===== DATA =====

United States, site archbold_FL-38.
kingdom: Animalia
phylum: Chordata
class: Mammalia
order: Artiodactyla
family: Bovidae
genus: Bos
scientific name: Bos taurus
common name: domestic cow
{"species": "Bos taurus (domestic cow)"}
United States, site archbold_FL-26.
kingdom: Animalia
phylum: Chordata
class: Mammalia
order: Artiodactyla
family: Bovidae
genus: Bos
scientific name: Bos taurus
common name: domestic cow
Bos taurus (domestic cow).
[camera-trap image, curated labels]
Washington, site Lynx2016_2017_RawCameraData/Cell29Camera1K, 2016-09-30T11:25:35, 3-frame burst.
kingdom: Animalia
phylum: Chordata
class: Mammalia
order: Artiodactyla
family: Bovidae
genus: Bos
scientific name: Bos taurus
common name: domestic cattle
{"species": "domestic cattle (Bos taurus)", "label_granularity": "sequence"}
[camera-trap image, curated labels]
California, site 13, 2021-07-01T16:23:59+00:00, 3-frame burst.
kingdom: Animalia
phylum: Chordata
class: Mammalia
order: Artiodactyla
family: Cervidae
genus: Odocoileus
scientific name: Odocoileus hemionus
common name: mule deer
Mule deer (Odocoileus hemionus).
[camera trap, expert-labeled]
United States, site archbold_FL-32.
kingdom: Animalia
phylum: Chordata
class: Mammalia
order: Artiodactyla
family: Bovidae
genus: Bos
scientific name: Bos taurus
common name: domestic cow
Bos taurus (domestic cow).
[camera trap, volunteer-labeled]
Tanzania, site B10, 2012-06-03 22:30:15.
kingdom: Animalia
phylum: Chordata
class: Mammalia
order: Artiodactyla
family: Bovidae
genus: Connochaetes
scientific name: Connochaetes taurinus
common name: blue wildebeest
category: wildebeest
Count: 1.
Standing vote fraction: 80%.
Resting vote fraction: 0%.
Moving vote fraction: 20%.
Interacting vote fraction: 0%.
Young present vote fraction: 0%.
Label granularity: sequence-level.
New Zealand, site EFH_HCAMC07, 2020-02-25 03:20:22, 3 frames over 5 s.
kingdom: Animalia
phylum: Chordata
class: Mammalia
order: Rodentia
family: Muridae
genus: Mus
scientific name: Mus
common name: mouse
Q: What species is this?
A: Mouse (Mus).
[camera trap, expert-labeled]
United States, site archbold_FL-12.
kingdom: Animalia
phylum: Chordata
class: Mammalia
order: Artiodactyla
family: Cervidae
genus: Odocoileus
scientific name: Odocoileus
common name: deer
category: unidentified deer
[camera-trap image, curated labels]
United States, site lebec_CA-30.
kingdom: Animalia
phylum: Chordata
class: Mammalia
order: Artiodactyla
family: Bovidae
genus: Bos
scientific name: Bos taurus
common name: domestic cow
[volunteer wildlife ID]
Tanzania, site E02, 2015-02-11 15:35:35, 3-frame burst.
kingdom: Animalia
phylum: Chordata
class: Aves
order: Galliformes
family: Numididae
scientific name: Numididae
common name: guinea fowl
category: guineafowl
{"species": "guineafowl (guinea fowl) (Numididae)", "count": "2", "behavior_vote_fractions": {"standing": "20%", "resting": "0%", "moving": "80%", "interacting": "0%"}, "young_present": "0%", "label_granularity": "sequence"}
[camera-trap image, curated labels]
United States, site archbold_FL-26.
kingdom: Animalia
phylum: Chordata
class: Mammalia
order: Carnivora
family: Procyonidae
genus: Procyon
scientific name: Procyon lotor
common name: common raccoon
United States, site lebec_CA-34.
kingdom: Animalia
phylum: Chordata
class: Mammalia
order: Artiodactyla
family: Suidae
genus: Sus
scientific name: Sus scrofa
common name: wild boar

=====

WORK ORDER:
Output all of the entries without altering a single word.

THE ANSWER:
United States, site archbold_FL-38.
kingdom: Animalia
phylum: Chordata
class: Mammalia
order: Artiodactyla
family: Bovidae
genus: Bos
scientific name: Bos taurus
common name: domestic cow
{"species": "Bos taurus (domestic cow)"}
United States, site archbold_FL-26.
kingdom: Animalia
phylum: Chordata
class: Mammalia
order: Artiodactyla
family: Bovidae
genus: Bos
scientific name: Bos taurus
common name: domestic cow
Bos taurus (domestic cow).
[camera-trap image, curated labels]
Washington, site Lynx2016_2017_RawCameraData/Cell29Camera1K, 2016-09-30T11:25:35, 3-frame burst.
kingdom: Animalia
phylum: Chordata
class: Mammalia
order: Artiodactyla
family: Bovidae
genus: Bos
scientific name: Bos taurus
common name: domestic cattle
{"species": "domestic cattle (Bos taurus)", "label_granularity": "sequence"}
[camera-trap image, curated labels]
California, site 13, 2021-07-01T16:23:59+00:00, 3-frame burst.
kingdom: Animalia
phylum: Chordata
class: Mammalia
order: Artiodactyla
family: Cervidae
genus: Odocoileus
scientific name: Odocoileus hemionus
common name: mule deer
Mule deer (Odocoileus hemionus).
[camera trap, expert-labeled]
United States, site archbold_FL-32.
kingdom: Animalia
phylum: Chordata
class: Mammalia
order: Artiodactyla
family: Bovidae
genus: Bos
scientific name: Bos taurus
common name: domestic cow
Bos taurus (domestic cow).
[camera trap, volunteer-labeled]
Tanzania, site B10, 2012-06-03 22:30:15.
kingdom: Animalia
phylum: Chordata
class: Mammalia
order: Artiodactyla
family: Bovidae
genus: Connochaetes
scientific name: Connochaetes taurinus
common name: blue wildebeest
category: wildebeest
Count: 1.
Standing vote fraction: 80%.
Resting vote fraction: 0%.
Moving vote fraction: 20%.
Interacting vote fraction: 0%.
Young present vote fraction: 0%.
Label granularity: sequence-level.
New Zealand, site EFH_HCAMC07, 2020-02-25 03:20:22, 3 frames over 5 s.
kingdom: Animalia
phylum: Chordata
class: Mammalia
order: Rodentia
family: Muridae
genus: Mus
scientific name: Mus
common name: mouse
Q: What species is this?
A: Mouse (Mus).
[camera trap, expert-labeled]
United States, site archbold_FL-12.
kingdom: Animalia
phylum: Chordata
class: Mammalia
order: Artiodactyla
family: Cervidae
genus: Odocoileus
scientific name: Odocoileus
common name: deer
category: unidentified deer
[camera-trap image, curated labels]
United States, site lebec_CA-30.
kingdom: Animalia
phylum: Chordata
class: Mammalia
order: Artiodactyla
family: Bovidae
genus: Bos
scientific name: Bos taurus
common name: domestic cow
[volunteer wildlife ID]
Tanzania, site E02, 2015-02-11 15:35:35, 3-frame burst.
kingdom: Animalia
phylum: Chordata
class: Aves
order: Galliformes
family: Numididae
scientific name: Numididae
common name: guinea fowl
category: guineafowl
{"species": "guineafowl (guinea fowl) (Numididae)", "count": "2", "behavior_vote_fractions": {"standing": "20%", "resting": "0%", "moving": "80%", "interacting": "0%"}, "young_present": "0%", "label_granularity": "sequence"}
[camera-trap image, curated labels]
United States, site archbold_FL-26.
kingdom: Animalia
phylum: Chordata
class: Mammalia
order: Carnivora
family: Procyonidae
genus: Procyon
scientific name: Procyon lotor
common name: common raccoon
United States, site lebec_CA-34.
kingdom: Animalia
phylum: Chordata
class: Mammalia
order: Artiodactyla
family: Suidae
genus: Sus
scientific name: Sus scrofa
common name: wild boar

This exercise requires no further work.